Top of EXERCISE TEXT

I'm having an issue in Microsoft Access where my query calculates extremely slow (it takes hours and hours). This query is reading a table that has 150,000 records and each record belongs to one of 4,000 unique groups (called API_10).
The goal of the query is to calculate a running cumulative production value (organized by API_10 and Date) such that the running cumulative production starts over at each new API_10 group. Each record in the table has a field called No which is an autonumber that MS Access calculates so that the table has a Primary Key. An example of what I'm describing is shown below:
MyTable:
No API_10 Date Production
1 1 1/1/2010 1000
2 1 2/1/2010 500
3 2 7/1/2014 300
4 2 8/1/2014 400
MyQuery:
No API_10 Date Production Cumulative_Production
1 1 11/1/2010 1000 1000
2 1 12/1/2010 500 1500
3 2 27/1/2014 300 300
4 2 28/1/2014 400 700
Here is a sample of the code (typed in the Expression Builder on MS Access) used to create the Cumulative_Production column in MyQuery:
Cumulative_Production:
DSum("[Production]","[MyTable]","[API_10]='" & [API_10] & "' AND [No]<=" & [No])

Bottom of EXERCISE TEXT
Top of EXTRACTED RECORDS

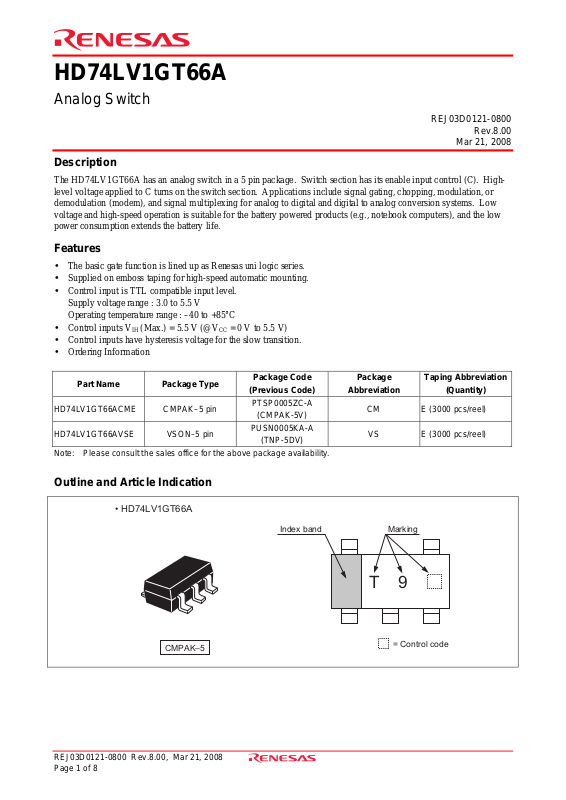 RENESAS

HD74LV1GT66A

Analog Switch

REJ03D0121-0800
Rev.8.00
Mar 21, 2008

Description

The HD74LV1GT66A has an analog switch in a 5 pin package. Switch section has its enable input control (C). High-level voltage applied to C turns on the switch section. Applications include signal gating, chopping, modulation, or demodulation (modem), and signal multiplexing for analog to digital and digital to analog conversion systems. Low voltage and high-speed operation is suitable for the battery powered products (e.g., notebook computers), and the low power consumption extends the battery life.

Features

• The basic gate function is lined up as Renesas uni logic series.
• Supplied on emboss taping for high-speed automatic mounting.
• Control input is TTL compatible input level.
Supply voltage range : 3.0 to 5.5 V
Operating temperature range : –40 to +85°C
• Control inputs $V_{IH}$ (Max.) = 5.5 V (@$V_{CC}$ = 0 V to 5.5 V)
• Control inputs have hysteresis voltage for the slow transition.
• Ordering Information

| Part Name | Package Type | Package Code (Previous Code) | Package Abbreviation | Taping Abbreviation (Quantity) |
|---|---|---|---|---|
| HD74LV1GT66ACME | CMPAK–5 pin | PTSP0005ZC-A (CMPAK-5V) | CM | E (3000 pcs/reel) |
| HD74LV1GT66AVSE | VSON–5 pin | PUSN0005KA-A (TNP-5DV) | VS | E (3000 pcs/reel) |

Note: Please consult the sales office for the above package availability.

Outline and Article Indication

• HD74LV1GT66A

Index band
Marking
T 9

CMPAK–5

= Control code

REJ03D0121-0800 Rev.8.00, Mar 21, 2008
Page 1 of 8
RENESAS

Bottom of EXTRACTED RECORDS

> **EXERCISE 1**
Decide whether each statement below agrees with the Access query post, answering yes or no and quoting the deciding words from the post. (a) The table being read holds 150,000 records. (b) Users type in the value of the No field themselves. (c) The running cumulative production restarts at each new API_10 group.
> **EXERCISE 2**
Write the next part of the Access query post, continuing after the DSum expression.

> **FINAL ANSWER 1**
(a) Yes: "a table that has 150,000 records"
(b) No: "an autonumber that MS Access calculates"
(c) Yes: "starts over at each new API_10 group"

> **FINAL ANSWER 2**
Do note that this is a simplified version of the actual query/table. The real query also computes another field called Normalized_Prod_Month which counts the number of production dates (starting at 1) for each unique API_10 as shown below:
NORMALIZED_PROD_MONTH:
DCount("[Date]","[MyTable]","[API_10]='" & [API_10] & "' AND [No]<=" & [No])
Any tips for improving these types of calculations would greatly help!!
If you apply this query to each record, then you must access n * (n + 1) / 2
records. If all 4000 groups have about the same size of 38 records, you get 4000 * 38 * (38 + 1) / 2 = ~ 3 Mio
accesses. But this is the best case, since larger groups have an over-proportional cost because of the quadratic nature of n * (n + 1) / 2
.
You are better off by creating the running sum in a loop in VBA, and accessing each record only once.
Dim db As DAO.Database, rs As DAO.Recordset
Dim lastNoApi As Long, runningSum As Long
Set db = CurrentDb
Set rs = db.OpenRecordset("SELECT * FROM MyTable ORDER BY NoAPI_10, Date")
Do Until rs.EOF
If rs!NoAPI_10 <> lastNoApi Then
runningSum = 0
lastNoApi = rs!NoAPI_10
End If
runningSum = runningSum + rs!Production
'TODO: insert the result into a temporary table
rs.MoveNext
Loop
rs.Close: Set rs = Nothing
db.Close: Set db = Nothing
Or use the following query. It still has a quadratic cost, but a single query is always more performing than multiple calls to DCount
, DSum
or DLookup
.
SELECT
A.API_10,
A.Date,
A.Production,
(Select Sum(B.Production)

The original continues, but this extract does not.